§ **What needs to be done**: Copy out the records precisely, omitting pictures.

§ **Input**:
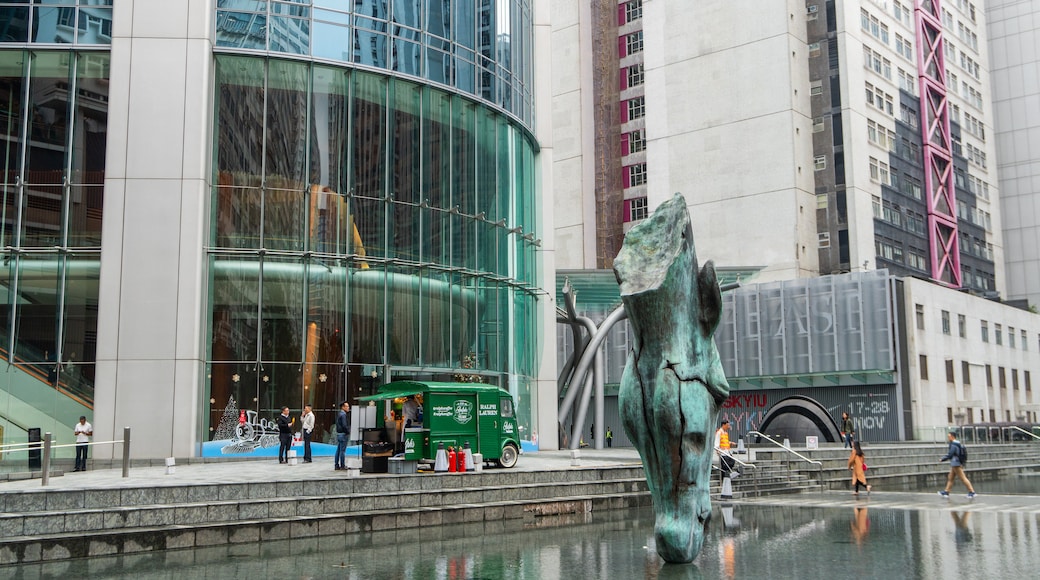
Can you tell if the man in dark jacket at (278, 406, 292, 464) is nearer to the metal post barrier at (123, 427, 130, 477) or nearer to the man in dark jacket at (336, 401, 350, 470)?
the man in dark jacket at (336, 401, 350, 470)

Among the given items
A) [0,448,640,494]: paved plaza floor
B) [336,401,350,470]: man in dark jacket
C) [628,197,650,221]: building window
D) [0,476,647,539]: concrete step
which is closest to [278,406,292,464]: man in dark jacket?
[0,448,640,494]: paved plaza floor

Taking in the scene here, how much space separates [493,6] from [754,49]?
116 feet

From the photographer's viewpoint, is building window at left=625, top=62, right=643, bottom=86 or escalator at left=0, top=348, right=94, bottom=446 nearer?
escalator at left=0, top=348, right=94, bottom=446

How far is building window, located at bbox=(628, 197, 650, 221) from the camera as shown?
73.0 meters

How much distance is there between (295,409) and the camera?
28.5 metres

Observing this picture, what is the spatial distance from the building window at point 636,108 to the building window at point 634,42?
152 inches

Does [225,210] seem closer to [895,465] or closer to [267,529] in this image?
[267,529]

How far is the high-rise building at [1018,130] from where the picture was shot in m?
86.8

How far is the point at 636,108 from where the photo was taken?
7494 centimetres

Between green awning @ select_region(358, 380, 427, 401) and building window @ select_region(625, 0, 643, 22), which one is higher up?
building window @ select_region(625, 0, 643, 22)

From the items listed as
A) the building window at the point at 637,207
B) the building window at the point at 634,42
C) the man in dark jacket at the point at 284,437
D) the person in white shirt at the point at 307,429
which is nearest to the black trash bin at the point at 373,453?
the man in dark jacket at the point at 284,437

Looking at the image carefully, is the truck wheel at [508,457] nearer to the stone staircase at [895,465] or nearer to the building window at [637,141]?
the stone staircase at [895,465]

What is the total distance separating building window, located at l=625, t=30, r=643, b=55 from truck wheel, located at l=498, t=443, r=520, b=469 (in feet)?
185

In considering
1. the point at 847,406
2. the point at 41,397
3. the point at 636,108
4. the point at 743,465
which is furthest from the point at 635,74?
the point at 41,397
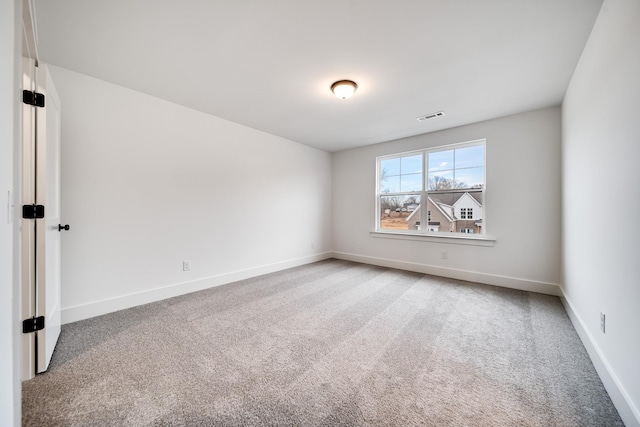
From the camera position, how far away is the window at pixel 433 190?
150 inches

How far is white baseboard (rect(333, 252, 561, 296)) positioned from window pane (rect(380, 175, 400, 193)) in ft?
4.39

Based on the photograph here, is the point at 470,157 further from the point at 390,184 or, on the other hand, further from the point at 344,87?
the point at 344,87

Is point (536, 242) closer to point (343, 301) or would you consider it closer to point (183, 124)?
point (343, 301)

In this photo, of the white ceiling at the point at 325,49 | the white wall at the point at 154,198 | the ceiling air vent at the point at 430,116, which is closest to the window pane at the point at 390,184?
the ceiling air vent at the point at 430,116

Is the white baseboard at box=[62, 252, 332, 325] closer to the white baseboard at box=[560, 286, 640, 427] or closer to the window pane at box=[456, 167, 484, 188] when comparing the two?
the window pane at box=[456, 167, 484, 188]

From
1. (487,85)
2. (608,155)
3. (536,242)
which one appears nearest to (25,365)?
(608,155)

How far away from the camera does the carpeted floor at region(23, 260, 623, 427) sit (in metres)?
1.32

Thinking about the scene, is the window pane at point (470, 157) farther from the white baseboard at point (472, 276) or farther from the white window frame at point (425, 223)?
the white baseboard at point (472, 276)

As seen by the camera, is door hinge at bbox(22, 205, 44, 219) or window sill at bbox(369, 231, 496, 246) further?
window sill at bbox(369, 231, 496, 246)

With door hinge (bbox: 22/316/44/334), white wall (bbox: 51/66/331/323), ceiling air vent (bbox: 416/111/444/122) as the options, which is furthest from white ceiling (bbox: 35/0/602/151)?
door hinge (bbox: 22/316/44/334)

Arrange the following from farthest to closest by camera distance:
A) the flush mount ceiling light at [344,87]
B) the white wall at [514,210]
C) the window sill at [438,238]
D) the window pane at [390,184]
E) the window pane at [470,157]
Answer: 1. the window pane at [390,184]
2. the window pane at [470,157]
3. the window sill at [438,238]
4. the white wall at [514,210]
5. the flush mount ceiling light at [344,87]

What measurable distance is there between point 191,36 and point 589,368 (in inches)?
150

§ **Response to the task**:
Can you tell if the man in dark jacket at (278, 406, 292, 464) is nearer to the metal post barrier at (123, 427, 130, 477) or nearer to the man in dark jacket at (336, 401, 350, 470)?
the man in dark jacket at (336, 401, 350, 470)

Among the given items
A) [0,448,640,494]: paved plaza floor
B) [336,401,350,470]: man in dark jacket
C) [628,197,650,221]: building window
D) [0,476,647,539]: concrete step
which is closest to [278,406,292,464]: man in dark jacket?
[0,448,640,494]: paved plaza floor

Taking in the scene here, how much space separates [493,6] from [754,49]?
116 feet

From the photographer's viewpoint, is building window at left=625, top=62, right=643, bottom=86 or escalator at left=0, top=348, right=94, bottom=446 nearer?
escalator at left=0, top=348, right=94, bottom=446

How far is building window, located at bbox=(628, 197, 650, 221) from the camera as shown?
73.0 meters

How much distance is there between (295,409) and the camera?
28.5 metres

Observing this picture, what is the spatial distance from the building window at point 636,108 to the building window at point 634,42?
152 inches

Does [225,210] seem closer to [895,465] or closer to [267,529] in this image?
[267,529]

How far is the high-rise building at [1018,130] from where the picture was shot in m?
86.8

How far is the point at 636,108 from where the photo was taken?
7494 centimetres

Between green awning @ select_region(358, 380, 427, 401) and building window @ select_region(625, 0, 643, 22), which one is higher up?
building window @ select_region(625, 0, 643, 22)

From the items listed as
A) the building window at the point at 637,207
B) the building window at the point at 634,42
C) the man in dark jacket at the point at 284,437
D) the person in white shirt at the point at 307,429
which is nearest to the black trash bin at the point at 373,453?
the man in dark jacket at the point at 284,437

Looking at the image carefully, is the truck wheel at [508,457] nearer to the stone staircase at [895,465] or nearer to the building window at [637,141]?
the stone staircase at [895,465]

What is the total distance separating building window, located at l=625, t=30, r=643, b=55 from truck wheel, located at l=498, t=443, r=520, b=469 (in feet)?
185

In considering
1. the point at 847,406
2. the point at 41,397
3. the point at 636,108
4. the point at 743,465
which is furthest from the point at 635,74?
the point at 41,397
From the camera position, how far away is the window at pixel 433 190?
150 inches

How far is white baseboard (rect(333, 252, 561, 296)) positioned from window pane (rect(380, 175, 400, 193)) in ft?
4.39

Based on the photograph here, is the point at 470,157 further from the point at 390,184 or, on the other hand, further from the point at 344,87?
the point at 344,87

Is point (536, 242) closer to point (343, 301) or would you consider it closer to point (183, 124)?
point (343, 301)

In this photo, of the white ceiling at the point at 325,49 | the white wall at the point at 154,198 | the ceiling air vent at the point at 430,116, which is closest to the window pane at the point at 390,184?
the ceiling air vent at the point at 430,116

Is the white baseboard at box=[62, 252, 332, 325] closer to the white baseboard at box=[560, 286, 640, 427] or closer to the window pane at box=[456, 167, 484, 188] when comparing the two?
the window pane at box=[456, 167, 484, 188]

From
1. (487,85)
2. (608,155)
3. (536,242)
which one appears nearest to (25,365)?
(608,155)

How far away from the camera does the carpeted floor at region(23, 260, 623, 427) sit (in metres)?
1.32

Thinking about the scene, is the window pane at point (470, 157) farther from the white baseboard at point (472, 276) or farther from the white window frame at point (425, 223)?
the white baseboard at point (472, 276)

As seen by the camera, is door hinge at bbox(22, 205, 44, 219) or window sill at bbox(369, 231, 496, 246) further?
window sill at bbox(369, 231, 496, 246)

With door hinge (bbox: 22/316/44/334), white wall (bbox: 51/66/331/323), ceiling air vent (bbox: 416/111/444/122) as the options, which is furthest from white ceiling (bbox: 35/0/602/151)?
door hinge (bbox: 22/316/44/334)

Arrange the following from farthest to closest by camera distance:
A) the flush mount ceiling light at [344,87]
B) the white wall at [514,210]
C) the window sill at [438,238]
D) the window pane at [390,184]
E) the window pane at [470,157]
Answer: 1. the window pane at [390,184]
2. the window pane at [470,157]
3. the window sill at [438,238]
4. the white wall at [514,210]
5. the flush mount ceiling light at [344,87]

What measurable distance is there between point 191,36 and point 589,368 (in inches)?
150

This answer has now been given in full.